*Exercise*. Copy out every record below exactly as written, but leave out any pictures.

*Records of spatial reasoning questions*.

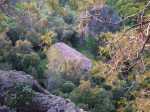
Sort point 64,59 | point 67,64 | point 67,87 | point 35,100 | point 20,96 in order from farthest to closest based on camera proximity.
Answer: point 64,59
point 67,64
point 67,87
point 35,100
point 20,96

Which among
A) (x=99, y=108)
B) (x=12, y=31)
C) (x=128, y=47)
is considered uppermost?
(x=128, y=47)

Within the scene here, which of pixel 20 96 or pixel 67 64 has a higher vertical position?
pixel 20 96

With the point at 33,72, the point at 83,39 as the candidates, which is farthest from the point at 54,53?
the point at 83,39

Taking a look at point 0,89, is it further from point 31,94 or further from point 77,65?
point 77,65

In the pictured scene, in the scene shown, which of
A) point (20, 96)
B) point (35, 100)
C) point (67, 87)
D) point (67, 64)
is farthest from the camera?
point (67, 64)

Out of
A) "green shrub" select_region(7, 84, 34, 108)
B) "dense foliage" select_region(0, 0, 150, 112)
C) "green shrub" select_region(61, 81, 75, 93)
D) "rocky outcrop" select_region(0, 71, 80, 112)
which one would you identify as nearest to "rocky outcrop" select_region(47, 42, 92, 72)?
"dense foliage" select_region(0, 0, 150, 112)

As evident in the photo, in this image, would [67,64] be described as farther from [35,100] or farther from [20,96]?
[20,96]

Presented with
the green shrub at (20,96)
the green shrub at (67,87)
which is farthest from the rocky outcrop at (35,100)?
the green shrub at (67,87)

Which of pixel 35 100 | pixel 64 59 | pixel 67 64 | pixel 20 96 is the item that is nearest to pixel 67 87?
pixel 67 64
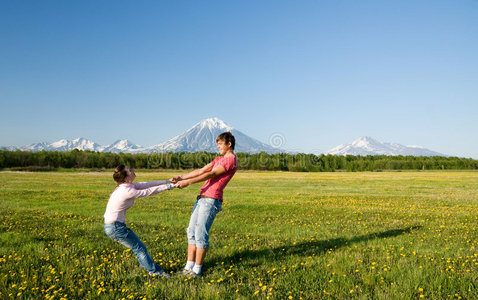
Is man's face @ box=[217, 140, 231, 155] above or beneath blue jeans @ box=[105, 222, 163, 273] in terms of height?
above

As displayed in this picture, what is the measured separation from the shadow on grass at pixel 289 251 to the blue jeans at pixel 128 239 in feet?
4.68

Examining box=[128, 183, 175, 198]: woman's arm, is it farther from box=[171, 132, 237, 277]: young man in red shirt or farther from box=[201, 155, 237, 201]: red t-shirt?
box=[201, 155, 237, 201]: red t-shirt

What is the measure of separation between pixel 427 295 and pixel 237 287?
3288 millimetres

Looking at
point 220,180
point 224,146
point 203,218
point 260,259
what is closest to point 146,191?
point 203,218

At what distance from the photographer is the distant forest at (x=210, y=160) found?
4604 inches

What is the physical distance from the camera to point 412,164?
137500 mm

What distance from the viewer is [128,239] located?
609cm

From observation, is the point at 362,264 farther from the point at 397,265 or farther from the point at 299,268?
the point at 299,268

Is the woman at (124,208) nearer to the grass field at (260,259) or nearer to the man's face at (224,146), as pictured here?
the grass field at (260,259)


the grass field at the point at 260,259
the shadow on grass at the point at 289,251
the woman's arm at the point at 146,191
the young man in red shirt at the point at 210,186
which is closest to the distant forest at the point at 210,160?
the grass field at the point at 260,259

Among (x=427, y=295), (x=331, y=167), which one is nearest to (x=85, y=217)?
(x=427, y=295)

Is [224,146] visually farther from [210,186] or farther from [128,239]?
[128,239]

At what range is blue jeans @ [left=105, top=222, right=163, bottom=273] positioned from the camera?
5.97 meters

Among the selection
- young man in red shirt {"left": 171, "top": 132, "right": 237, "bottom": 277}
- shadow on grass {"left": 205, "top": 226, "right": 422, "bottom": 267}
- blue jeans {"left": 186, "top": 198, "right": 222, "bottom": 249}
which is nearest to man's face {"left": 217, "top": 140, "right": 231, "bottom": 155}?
young man in red shirt {"left": 171, "top": 132, "right": 237, "bottom": 277}
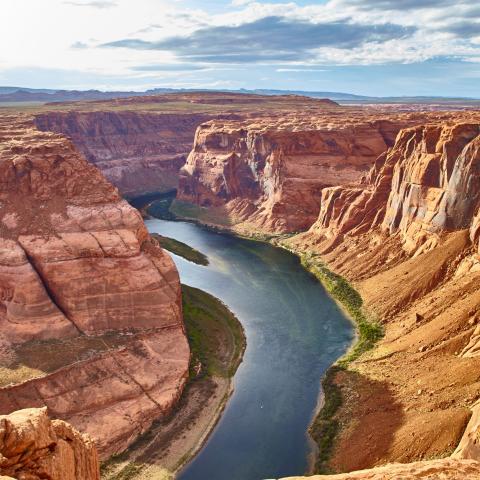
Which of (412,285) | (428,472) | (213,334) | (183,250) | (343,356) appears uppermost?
(428,472)

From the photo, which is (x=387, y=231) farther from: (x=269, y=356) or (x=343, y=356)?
(x=269, y=356)

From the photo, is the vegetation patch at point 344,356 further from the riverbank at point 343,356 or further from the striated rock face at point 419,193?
the striated rock face at point 419,193

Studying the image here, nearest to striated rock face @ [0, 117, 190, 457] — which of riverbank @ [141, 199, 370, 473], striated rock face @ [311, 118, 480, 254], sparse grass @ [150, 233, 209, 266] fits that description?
riverbank @ [141, 199, 370, 473]

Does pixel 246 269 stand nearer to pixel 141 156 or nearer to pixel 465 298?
pixel 465 298

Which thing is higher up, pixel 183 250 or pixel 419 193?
pixel 419 193

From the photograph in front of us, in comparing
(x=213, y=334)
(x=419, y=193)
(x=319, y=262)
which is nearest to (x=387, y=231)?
(x=419, y=193)

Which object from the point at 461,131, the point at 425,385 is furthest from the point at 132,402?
the point at 461,131

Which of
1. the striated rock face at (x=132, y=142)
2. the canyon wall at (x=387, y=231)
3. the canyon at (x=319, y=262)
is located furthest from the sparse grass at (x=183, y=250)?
the striated rock face at (x=132, y=142)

*Exercise answer*.
Sort point 64,59 | point 67,64 | point 67,87 | point 35,100 | point 20,96 in order from farthest to closest based on camera proximity.
Answer: point 64,59
point 67,64
point 67,87
point 35,100
point 20,96

Which among
A) (x=99, y=108)
B) (x=12, y=31)
C) (x=128, y=47)
is considered uppermost?
(x=128, y=47)

Within the scene here, which of pixel 20 96 or pixel 67 64 has a higher vertical position?
pixel 20 96

With the point at 33,72, the point at 83,39 as the candidates, which is farthest from the point at 54,53?
the point at 83,39

Taking a look at point 0,89, is it further from point 31,94 or further from point 77,65?
point 77,65

In the pictured scene, in the scene shown, which of
A) point (20, 96)
B) point (35, 100)
C) point (67, 87)
D) point (67, 64)
is farthest from the camera?
point (67, 64)

Out of
A) "green shrub" select_region(7, 84, 34, 108)
B) "dense foliage" select_region(0, 0, 150, 112)
C) "green shrub" select_region(61, 81, 75, 93)
D) "rocky outcrop" select_region(0, 71, 80, 112)
which one would you identify as nearest to "rocky outcrop" select_region(47, 42, 92, 72)?
"dense foliage" select_region(0, 0, 150, 112)

As evident in the photo, in this image, would [67,64] be described as farther from [35,100] or farther from [20,96]?
[20,96]

Presented with
the green shrub at (20,96)
the green shrub at (67,87)
which is farthest from the rocky outcrop at (35,100)?
the green shrub at (67,87)

Which of pixel 35 100 | pixel 64 59 | pixel 67 64 | pixel 20 96 is the item that is nearest to pixel 67 87?
pixel 67 64
Is man's face @ box=[217, 140, 231, 155] above or beneath blue jeans @ box=[105, 222, 163, 273] in terms of height?
above

As displayed in this picture, what is the measured separation from the shadow on grass at pixel 289 251 to the blue jeans at pixel 128 239 in feet?
4.68

Examining box=[128, 183, 175, 198]: woman's arm, is it farther from box=[171, 132, 237, 277]: young man in red shirt or farther from box=[201, 155, 237, 201]: red t-shirt?
box=[201, 155, 237, 201]: red t-shirt

What is the measure of separation between pixel 427 295 and pixel 237 287?
3288 millimetres

Looking at
point 220,180
point 224,146
point 203,218
point 260,259
what is closest to point 146,191?
point 203,218

At what distance from the photographer is the distant forest at (x=210, y=160) found?
4604 inches

What is the physical distance from the camera to point 412,164?
137500 mm

What distance from the viewer is [128,239] located?
609cm

From observation, is the point at 362,264 farther from the point at 397,265 or farther from the point at 299,268?
the point at 299,268

Is the woman at (124,208) nearer to the grass field at (260,259) or nearer to the man's face at (224,146), as pictured here?
the grass field at (260,259)


the grass field at the point at 260,259
the shadow on grass at the point at 289,251
the woman's arm at the point at 146,191
the young man in red shirt at the point at 210,186
which is closest to the distant forest at the point at 210,160?
the grass field at the point at 260,259

Among (x=427, y=295), (x=331, y=167), which one is nearest to (x=85, y=217)?
(x=427, y=295)

Is [224,146] visually farther from [210,186] or farther from [128,239]?
[128,239]

At what range is blue jeans @ [left=105, top=222, right=163, bottom=273] positioned from the camera?
5.97 meters

Among the selection
- young man in red shirt {"left": 171, "top": 132, "right": 237, "bottom": 277}
- shadow on grass {"left": 205, "top": 226, "right": 422, "bottom": 267}
- blue jeans {"left": 186, "top": 198, "right": 222, "bottom": 249}
which is nearest to man's face {"left": 217, "top": 140, "right": 231, "bottom": 155}?
young man in red shirt {"left": 171, "top": 132, "right": 237, "bottom": 277}
Which of (412,285) | (428,472) | (213,334) | (183,250) | (343,356) appears uppermost?
(428,472)

From the photo, which is (x=387, y=231) farther from: (x=269, y=356) or (x=343, y=356)?
(x=269, y=356)

From the photo, is the vegetation patch at point 344,356 further from the riverbank at point 343,356 or further from the striated rock face at point 419,193?
the striated rock face at point 419,193

Studying the image here, nearest to striated rock face @ [0, 117, 190, 457] — which of riverbank @ [141, 199, 370, 473], striated rock face @ [311, 118, 480, 254], sparse grass @ [150, 233, 209, 266] fits that description?
riverbank @ [141, 199, 370, 473]

Does pixel 246 269 stand nearer to pixel 141 156 or nearer to pixel 465 298?
pixel 465 298

Which thing is higher up, pixel 183 250 or pixel 419 193?
pixel 419 193

From the photograph in front of us, in comparing
(x=213, y=334)
(x=419, y=193)
(x=319, y=262)
which is nearest to (x=387, y=231)?
(x=419, y=193)

Which object from the point at 461,131, the point at 425,385 is furthest from the point at 132,402?
the point at 461,131

Which of
1. the striated rock face at (x=132, y=142)
2. the canyon wall at (x=387, y=231)
3. the canyon at (x=319, y=262)
is located furthest from the sparse grass at (x=183, y=250)?
the striated rock face at (x=132, y=142)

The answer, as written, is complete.